Still,

by Ivy_in_the_Garden



Category: Cain Saga and Godchild
Genre: Canon Compliant, Canonical Character Death, Existential Angst, Gen, Implied/Referenced Suicide, Missing Scene, Trauma, Very brief mention of violence to animals, grim, please heed the warnings
Language: English
Status: Completed
Published: 2019-02-16
Updated: 2019-02-16
Packaged: 2019-10-26 18:42:45
Rating: Mature
Warnings: Creator Chose Not To Use Archive Warnings
Chapters: 1
Words: 1,667
Publisher: archiveofourown.org
Story URL: https://archiveofourown.org/works/17751368
Author URL: https://archiveofourown.org/users/Ivy_in_the_Garden/pseuds/Ivy_in_the_Garden
Summary: What Cassian did after Delilah. Because there was an after.





	Still,

**Author's Note:**

> Please heed the warnings: this is not a happy fic, because Cassian did not have a happy fate.

  1. **Still**



There weren't any last words, not any that he could count. It's not that he doesn't know death, not like he hasn't been the source of it. 

But he's never looked down with horror and regret at what he had done. Or in this case, hasn’t done. He's never contemplated the weight of his own consequences, but here they are now, the product of a lifetime of inaction, pooling onto the concrete like a missed thought. 

He hadn't anticipated the spray of blood; he thinks of spitting out the droplets that fell into his mouth, open, aghast, wetting his tongue, but that seems like sacrilege now.  _Sick_. What a sick thought now. Sacrilege here of all places—one man's temple to himself, and like all temples, it eroded. 

People push past him in the chaos, but he carries on, following only the hollowness of his own heart. He needs somewhere to lay down his cross, somewhere to wash off the cooling blood on his throat and chest, a facsimile of the real wound on the real corpse. 

He's taller, the kid smaller, paler and dour, but that's just the view. Nothing is really different.

The road is still, the sky still, the crowds still in their heaving terror.

He picks his way through the afterthoughts of back roads in London, raised cobblestone giving way to dirt--as it always does. Towards the river, towards the church on the hill like a sentinel. Just as he begins to choose his path, he turns back, unable to see his decision to the end, because at the end, his cross will be taken away and he will be himself again. The dreams will leave with the body.

* * *

 2.  **Twenty-Seven**

It's all wrong. He lays himself down on a bare pew, a crucified Jesus looming at the front, all wooden grace. Silence ebbs in the cold church, as Cassian rests his head on his arm, refusing the rough pillow brought out for him.

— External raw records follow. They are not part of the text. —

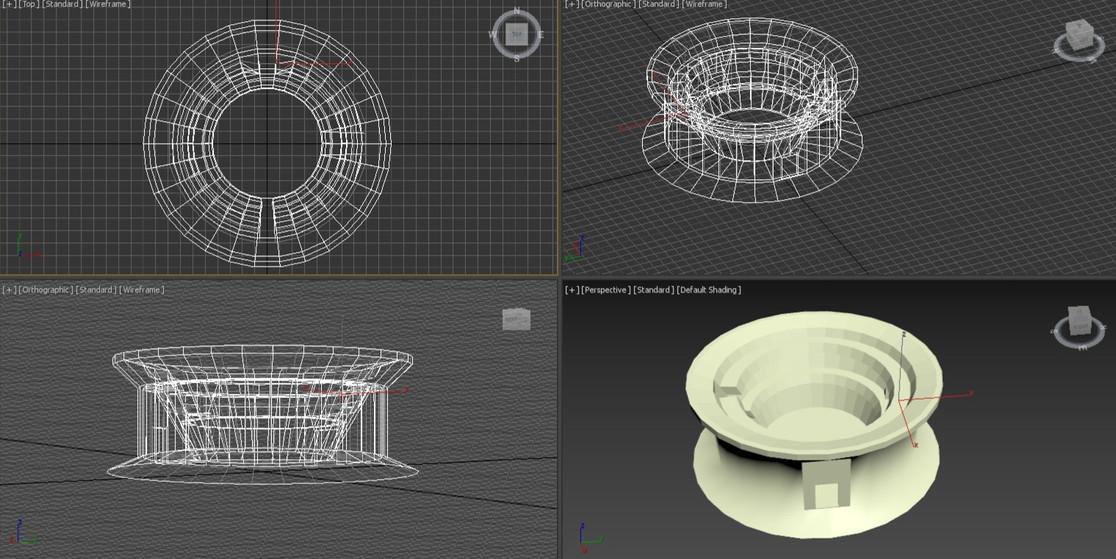 Screenshot of building_edited.jpg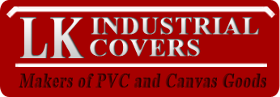 Lk Industrial Cover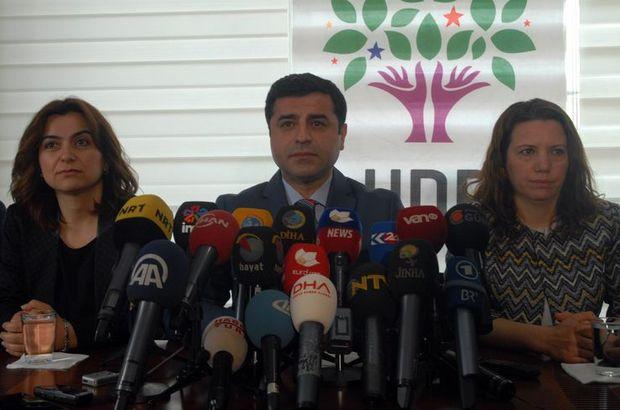 Selahattin Demirtaş'tan sivil cuma çağrısı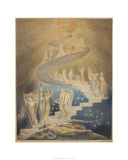 Jacob's Ladder Giclee Print by William Blake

There's only so much mercy and pity he can accept from strangers. 

Now with the body tucked into his greatcoat, away from him, resting in some backroom with the rest of the ghosts, Cassian cannot help but reckon their ages over and over again. It was all wrong. The kid should not be dead. He should have had more time. There was enough time. The kid would live, and he, well, he didn't care if he died. And then it was mixed up. 

He can't remember what he was at twenty-seven, other than seething with rage and hunger. 

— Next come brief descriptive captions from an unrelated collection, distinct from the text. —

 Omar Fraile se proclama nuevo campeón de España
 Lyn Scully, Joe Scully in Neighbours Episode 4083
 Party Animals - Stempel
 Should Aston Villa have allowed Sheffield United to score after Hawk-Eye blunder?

There's something missing in the darkness, like a string which, pulled too taut, snaps. Something that should have lasted. It's almost tangible: if he reaches out, he could find it. 

(What does anyone know at twenty-seven, anyway? And now all that Jezabel had seen and known was simply gone, including how ever Cassian had appeared to him. Cassian doesn't know what to make of that strange, puzzled look he gave him as he died, as if seeing Cassian for the first time.)

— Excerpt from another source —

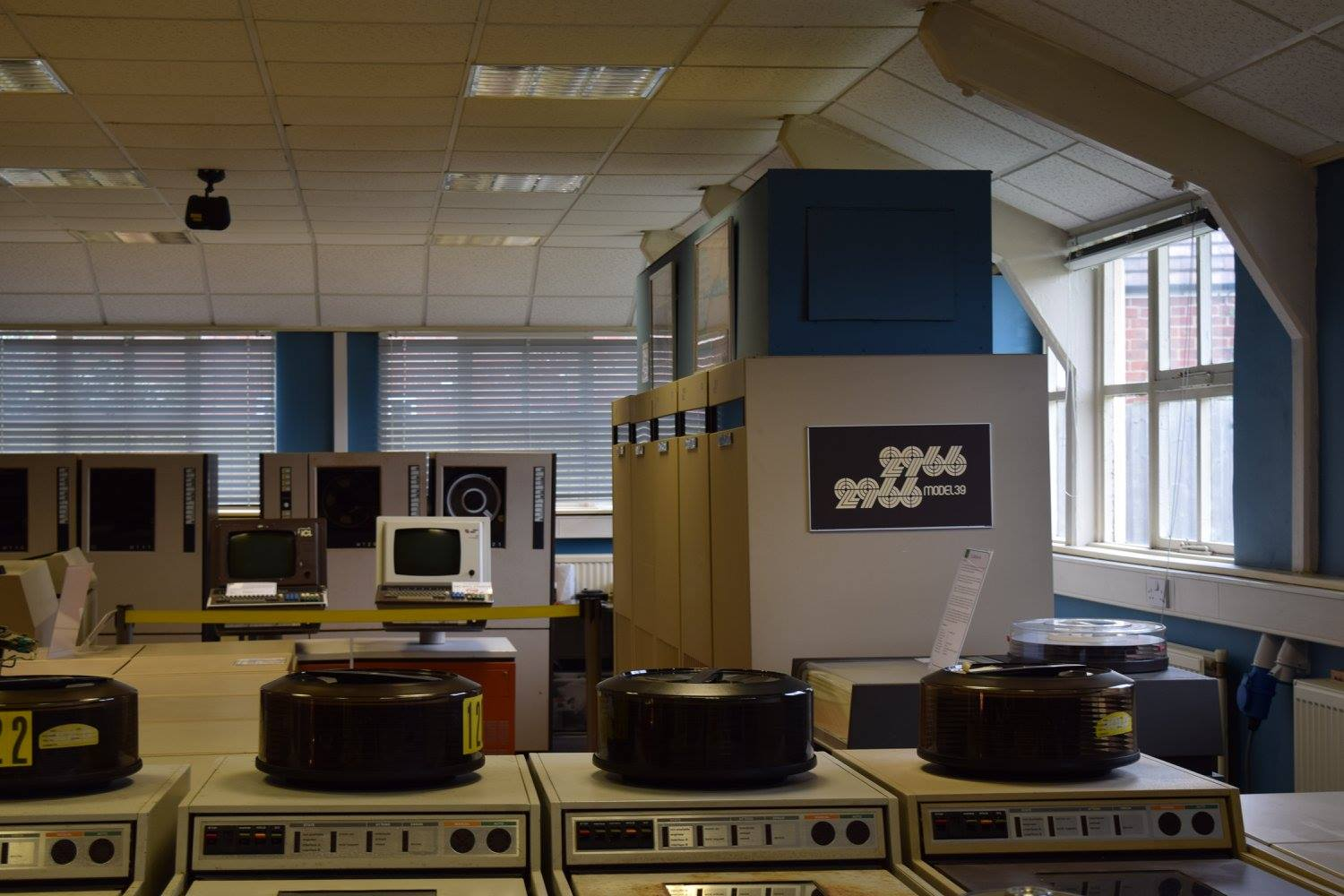 The National Museum of Computing (ICL2966 Mainframe) Photo credit © L Rowe 2016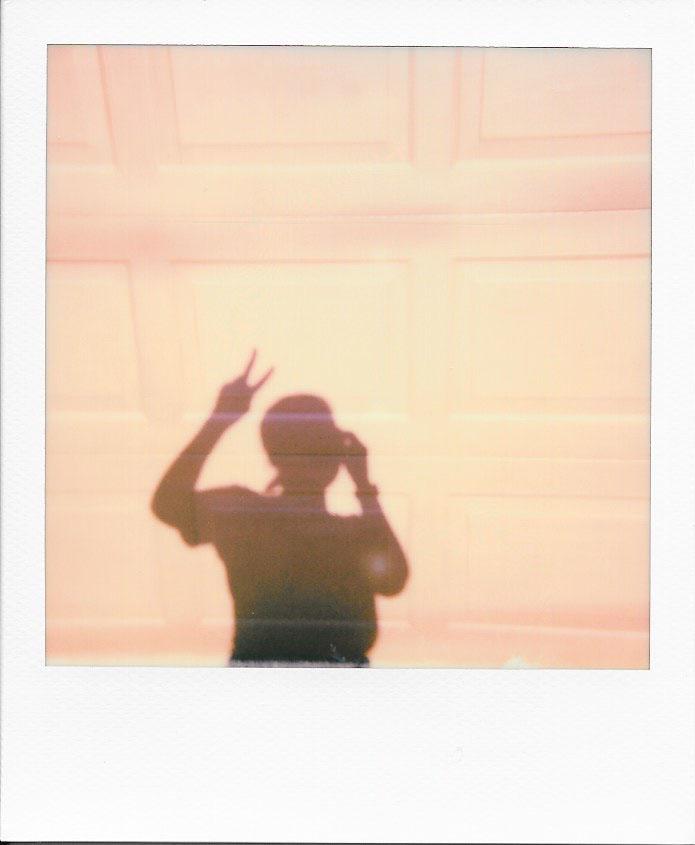 Photography and MentalHealth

Cassian half wants to shake Jezabel awake from his dreamless state to demand some answers, but it's not as though he'd get any. No, there's just more of the silence that has always plagued him.

He imagines Jezabel there, beside him, unstained and bored, leaning back against the centuries-old woodcarvings of the pew with his arms crossed. Or perhaps he would rather be sullenly attentive, his back straight, staring ahead. Or was there something else that Cassian has lost about him? Did that black cross 'round his neck signify some morbid devotion? 

 But even in his own imaginings, he cannot get Jezabel to speak to him; he only stares ahead, devout or bored, pained or dismissive.

"Kid," Cassian begins, wetting his lips, but there's no one.

There's no one.

And it hits him that Jezabel is gone, that there will forever be a gap between them: him, the unwitting survivor, and the kid, the dead kid. 

Cassian raises himself off the pew, suddenly conscious of being alone. There isn't anyone left to rescue, no plans to play and replay in his head until he found the courage to act, no one to be saved. There isn't anybody left, just Cassian in his oversized body and a cooling corpse in the backroom. 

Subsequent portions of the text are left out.